DATA PROVIDED:

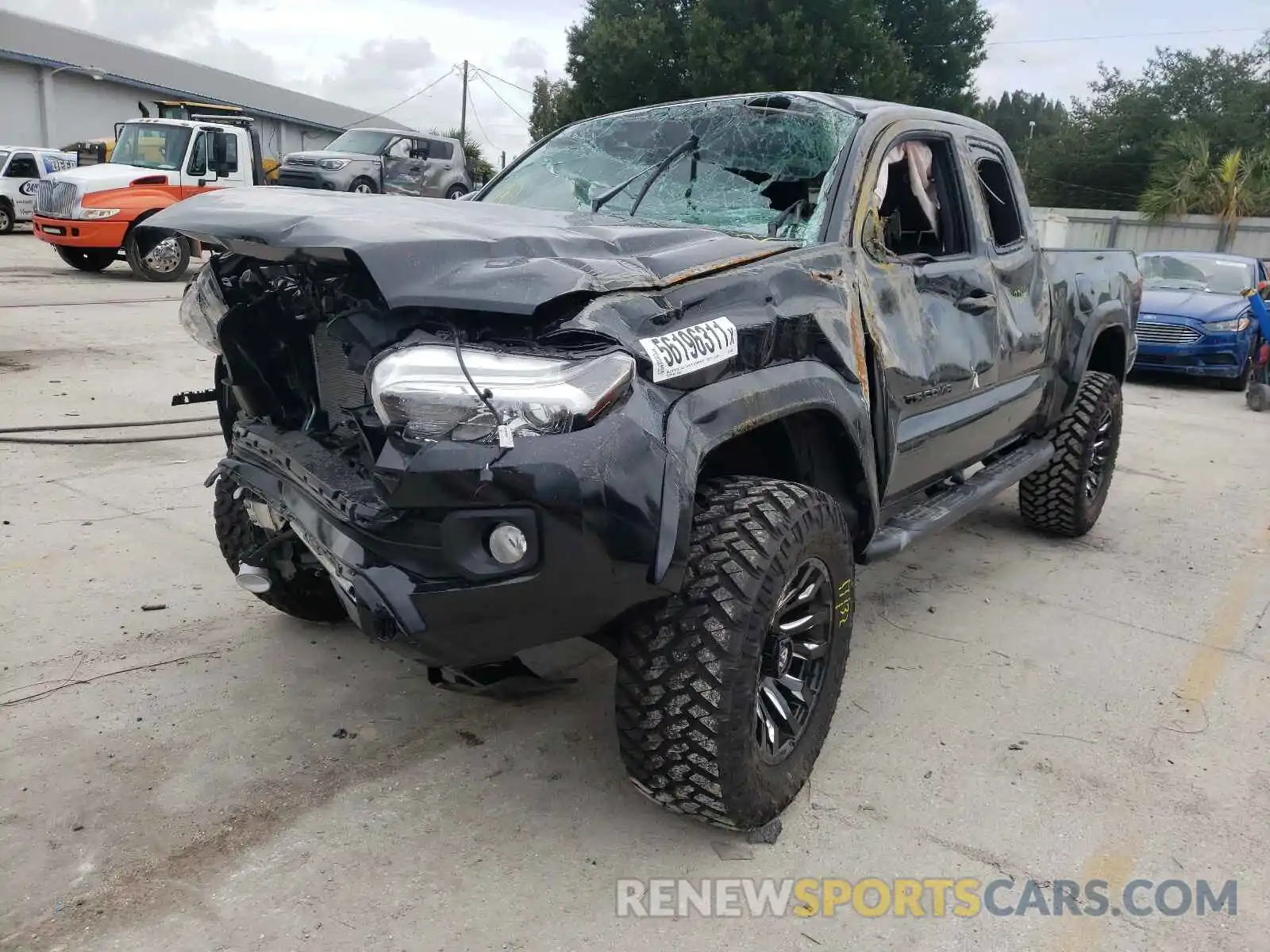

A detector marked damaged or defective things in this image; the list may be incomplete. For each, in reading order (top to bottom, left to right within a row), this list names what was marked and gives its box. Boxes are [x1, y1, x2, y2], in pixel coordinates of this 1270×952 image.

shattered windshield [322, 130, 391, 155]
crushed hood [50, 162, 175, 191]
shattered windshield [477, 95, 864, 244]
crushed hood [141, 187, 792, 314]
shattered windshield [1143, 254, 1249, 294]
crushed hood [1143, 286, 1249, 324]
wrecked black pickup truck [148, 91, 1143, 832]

* * *

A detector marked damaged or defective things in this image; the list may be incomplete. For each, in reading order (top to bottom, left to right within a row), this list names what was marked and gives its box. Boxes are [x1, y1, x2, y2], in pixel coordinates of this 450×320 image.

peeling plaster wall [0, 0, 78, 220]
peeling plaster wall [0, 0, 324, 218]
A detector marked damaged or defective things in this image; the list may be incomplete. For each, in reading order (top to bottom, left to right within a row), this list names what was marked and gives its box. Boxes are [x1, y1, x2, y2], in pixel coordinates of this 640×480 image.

WHAT YOU HAVE TO DO: Render the lines of the records from the line containing "this 1270×952 image." through the line containing "wrecked black pickup", both included, as a numbered list. Omit blank lines and include no other lines.

SOLUTION FOR THIS EXERCISE:
1. A detector marked damaged or defective things in this image; the list may be incomplete. For each, in reading order (top to bottom, left to right within a row), this list names what was marked and gives its box. Boxes are [x1, y1, x2, y2], in pixel coordinates of this 1270×952 image.
2. shattered windshield [322, 130, 391, 155]
3. crushed hood [50, 162, 175, 191]
4. shattered windshield [477, 95, 864, 244]
5. crushed hood [141, 187, 792, 314]
6. shattered windshield [1143, 254, 1249, 294]
7. crushed hood [1143, 286, 1249, 324]
8. wrecked black pickup truck [148, 91, 1143, 832]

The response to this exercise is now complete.